Une première maison E+ C- en Nouvelle Aquitaine

Cette réalisation remarquable relève un double défi : être autonome en énergie tout en étant bas carbone. Découvrez comment cette demeure écoresponsable servira sans doute de modèle aux constructions de demain.

Bienvenue à Saint-Quentin-de-Baron. Cette petite commune située en région bordelaise vient d’accueillir une maison innovante signée IGC. Cette réalisation de presque 90 m² est la première de la région Nouvelle Aquitaine à obtenir le label Energie Positive & Réduction Carbone (E+ C-). Elle a été certifiée par Promotelec Services.

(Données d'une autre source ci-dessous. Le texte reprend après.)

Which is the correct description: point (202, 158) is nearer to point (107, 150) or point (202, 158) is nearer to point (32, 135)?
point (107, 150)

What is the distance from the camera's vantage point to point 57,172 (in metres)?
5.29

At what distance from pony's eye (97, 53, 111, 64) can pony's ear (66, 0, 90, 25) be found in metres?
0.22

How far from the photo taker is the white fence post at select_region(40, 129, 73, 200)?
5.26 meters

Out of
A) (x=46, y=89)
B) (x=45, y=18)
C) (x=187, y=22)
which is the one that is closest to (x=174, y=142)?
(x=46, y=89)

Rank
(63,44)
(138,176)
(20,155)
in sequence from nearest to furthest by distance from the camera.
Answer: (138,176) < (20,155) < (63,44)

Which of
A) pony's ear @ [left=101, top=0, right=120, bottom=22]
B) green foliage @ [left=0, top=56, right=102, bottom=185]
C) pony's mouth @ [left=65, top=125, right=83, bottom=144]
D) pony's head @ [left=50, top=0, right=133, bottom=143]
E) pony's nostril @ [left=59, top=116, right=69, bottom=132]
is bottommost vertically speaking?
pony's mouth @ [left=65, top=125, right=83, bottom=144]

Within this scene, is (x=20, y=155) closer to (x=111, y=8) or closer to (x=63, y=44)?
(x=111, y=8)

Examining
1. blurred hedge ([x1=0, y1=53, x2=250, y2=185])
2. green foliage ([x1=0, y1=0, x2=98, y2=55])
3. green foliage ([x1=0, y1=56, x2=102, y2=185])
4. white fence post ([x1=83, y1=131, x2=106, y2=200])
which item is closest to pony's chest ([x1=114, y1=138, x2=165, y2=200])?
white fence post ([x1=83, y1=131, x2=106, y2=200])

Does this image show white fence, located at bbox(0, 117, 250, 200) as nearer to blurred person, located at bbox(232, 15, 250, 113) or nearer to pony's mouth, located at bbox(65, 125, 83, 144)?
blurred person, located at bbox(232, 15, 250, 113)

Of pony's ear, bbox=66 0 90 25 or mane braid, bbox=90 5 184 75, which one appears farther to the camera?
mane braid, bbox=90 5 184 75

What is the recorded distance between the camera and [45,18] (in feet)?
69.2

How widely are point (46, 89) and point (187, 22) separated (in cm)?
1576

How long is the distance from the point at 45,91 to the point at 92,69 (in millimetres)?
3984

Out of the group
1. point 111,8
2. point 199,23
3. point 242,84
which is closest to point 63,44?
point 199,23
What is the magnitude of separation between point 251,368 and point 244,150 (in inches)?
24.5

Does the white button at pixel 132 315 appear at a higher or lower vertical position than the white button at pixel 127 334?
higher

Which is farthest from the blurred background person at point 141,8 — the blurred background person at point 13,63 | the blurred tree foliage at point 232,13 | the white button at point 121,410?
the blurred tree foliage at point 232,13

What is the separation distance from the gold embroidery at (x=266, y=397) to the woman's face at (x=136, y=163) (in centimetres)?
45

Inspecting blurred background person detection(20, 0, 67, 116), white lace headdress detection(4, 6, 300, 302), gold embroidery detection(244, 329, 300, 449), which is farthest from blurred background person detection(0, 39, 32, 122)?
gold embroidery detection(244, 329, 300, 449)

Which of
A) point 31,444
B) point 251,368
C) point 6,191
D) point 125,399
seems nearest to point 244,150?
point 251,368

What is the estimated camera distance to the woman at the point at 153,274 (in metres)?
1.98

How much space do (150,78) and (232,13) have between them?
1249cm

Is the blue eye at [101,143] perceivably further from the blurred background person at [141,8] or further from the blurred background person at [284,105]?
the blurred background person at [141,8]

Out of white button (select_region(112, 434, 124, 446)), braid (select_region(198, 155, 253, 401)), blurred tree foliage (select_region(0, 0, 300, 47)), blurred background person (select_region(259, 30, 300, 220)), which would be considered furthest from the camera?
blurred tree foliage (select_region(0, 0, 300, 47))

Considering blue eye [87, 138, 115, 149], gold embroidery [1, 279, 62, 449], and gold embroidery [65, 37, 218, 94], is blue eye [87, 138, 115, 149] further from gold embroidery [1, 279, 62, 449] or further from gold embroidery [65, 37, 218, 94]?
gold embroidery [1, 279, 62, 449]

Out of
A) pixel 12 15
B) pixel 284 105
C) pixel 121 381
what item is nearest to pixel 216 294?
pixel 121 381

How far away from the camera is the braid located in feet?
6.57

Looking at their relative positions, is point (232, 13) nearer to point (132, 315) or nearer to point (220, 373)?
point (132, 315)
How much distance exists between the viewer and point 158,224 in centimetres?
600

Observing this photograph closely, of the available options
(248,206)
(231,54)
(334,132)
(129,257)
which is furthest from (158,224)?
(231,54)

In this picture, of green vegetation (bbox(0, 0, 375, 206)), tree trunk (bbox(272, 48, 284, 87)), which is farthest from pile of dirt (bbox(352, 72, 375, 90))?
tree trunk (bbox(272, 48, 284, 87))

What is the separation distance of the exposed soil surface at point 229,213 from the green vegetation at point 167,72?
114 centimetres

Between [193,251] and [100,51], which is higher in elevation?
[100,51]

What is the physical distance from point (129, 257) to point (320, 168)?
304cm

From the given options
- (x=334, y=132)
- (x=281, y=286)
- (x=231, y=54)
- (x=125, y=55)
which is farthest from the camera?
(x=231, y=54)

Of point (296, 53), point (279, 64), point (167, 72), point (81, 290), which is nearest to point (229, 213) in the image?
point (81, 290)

Une double certification. Ce label est particulièrement exigeant puisqu’il cible deux éléments distincts d’une construction dite écologique. Il faut d’abord que la maison soit à énergie positive, c’est-à-dire qu’elle consomme moins d’énergie qu’elle n’en produise. Mais il faudra également que toute la construction de la maison se place dans une démarche dite bas carbone, autrement dit que l’impact environnemental du bâti soit le plus faible possible.

Autonomie d’énergie. Concrètement, la maison IGC affiche une excellente performance énergétique notamment grâce à la qualité des équipements, des matériaux et de sa conception adaptée aux conditions climatiques de la région. Mais en plus, elle produit elle-même sa propre énergie grâce aux panneaux photovoltaïques placés en toiture. L’électricité captée alimente le réseau domestique de la maison et le surplus sera stocké dans les batteries pour être utilisé plus tard.

Bas Carbone. La construction de la maison a été réalisée dans le cadre d’une démarche écoresponsable visant à diminuer au maximum son empreinte carbone. Cela se traduit par des actions précises. IGC a favorisé un approvisionnement de matériaux en circuit court, c’est-à-dire via des distributeurs se trouvant à proximité du chantier afin de limiter les transports et les émissions à effet de serre. Ainsi les briques et le béton ont été fabriqués à moins de 20 kilomètres.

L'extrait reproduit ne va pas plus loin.